Of course, the conversation ended before he accepted the common-sense national consensus on routine verification of voting-machine output—but that was what I expected. You can tell when someone is engaging in sincere let’s-share-what-we-know conversation and when they are simply staking out a defensive position and reflexively contradicting everything you say. He was clearly doing the latter, so I let him leave when he ran out of breath. Who knows—maybe he went to his hotel room that night, gave the matter some sober thought, and moved slightly toward acceptance.

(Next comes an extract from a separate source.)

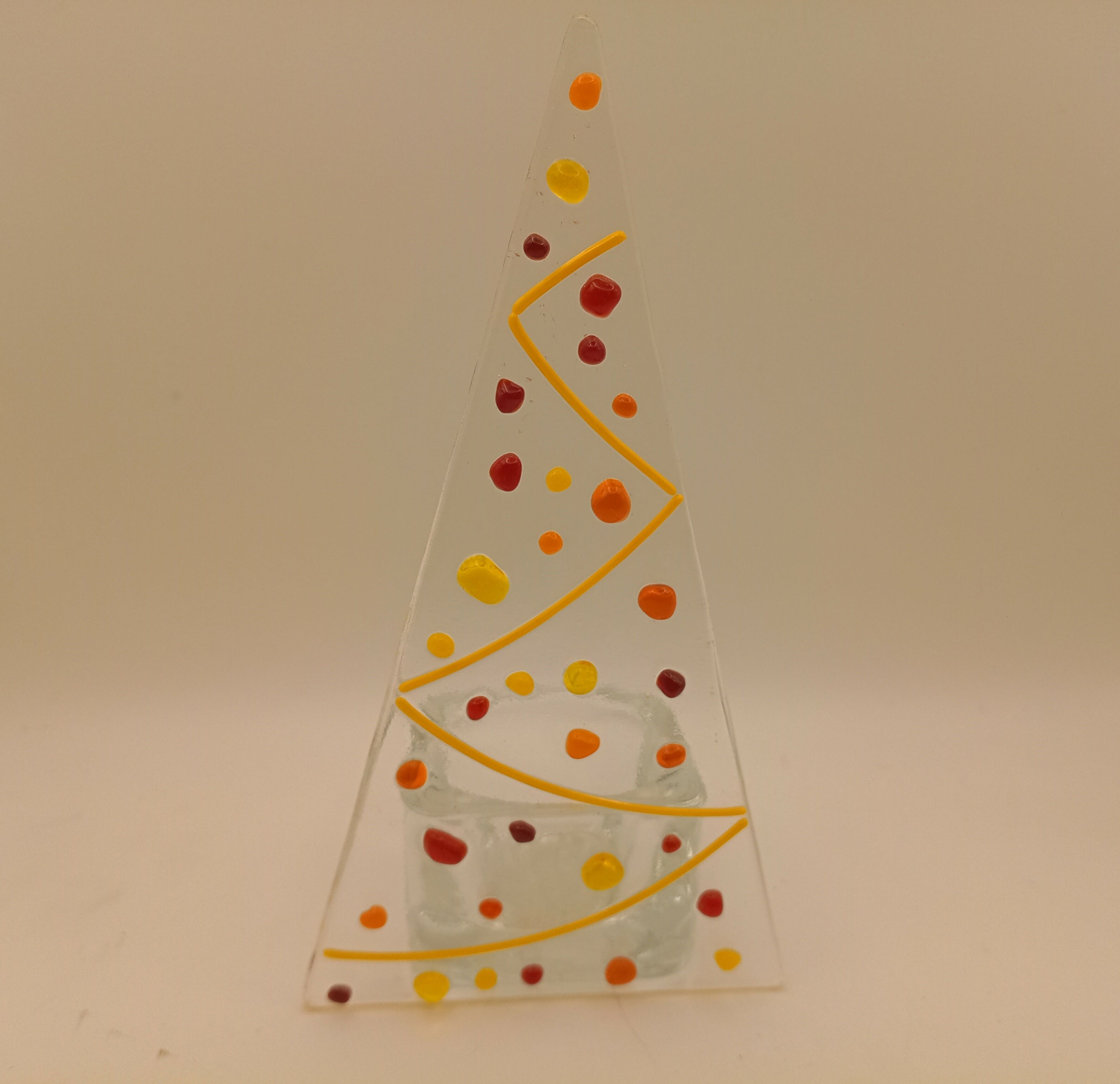 Fused Glass Christmas Tree Tealight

After he left, the handful of people who had been entertained by the exchange asked a few sincere questions and stayed for more information, so it turned out to be a useful exchange even if my antagonist never finds his way to common sense.
He might have been lying about having formerly tested voting machines for GAB, but I’m not lying when I say this sort of reaction is common (though far from universal) among Wisconsin elections officials from the state level on down. I had a very similar encounter with a municipal clerk just about a week before.
There’ s no need to condemn elections officials for this intellectual obstinacy, because psychological denial is a universal human foible. These men and women have likely certified dozens of elections without verifying accuracy, so it must be a real kick in the gut when they first realize how dangerous that is. When you introduce the notion they might have inadvertently certified hacked voting-machine output, I’m sure it feels to them as if you just suggested their spouse might be unfaithful.
In all but extraordinary human beings, that sort of unwelcome news creates an intolerable amount of cognitive dissonance and pretty much shuts down logical processing, at least for a while. None of us can process new information when our brain is fully occupied generating any possible excuse why the information might not be true.
So we need to be patient, to a point. I suggest that point will arrive sometime before November 2016, when we will need to insist on the resolution of our own cognitive dissonance, which comes from being forced to trust our sacred right to self-government to unaudited computer output.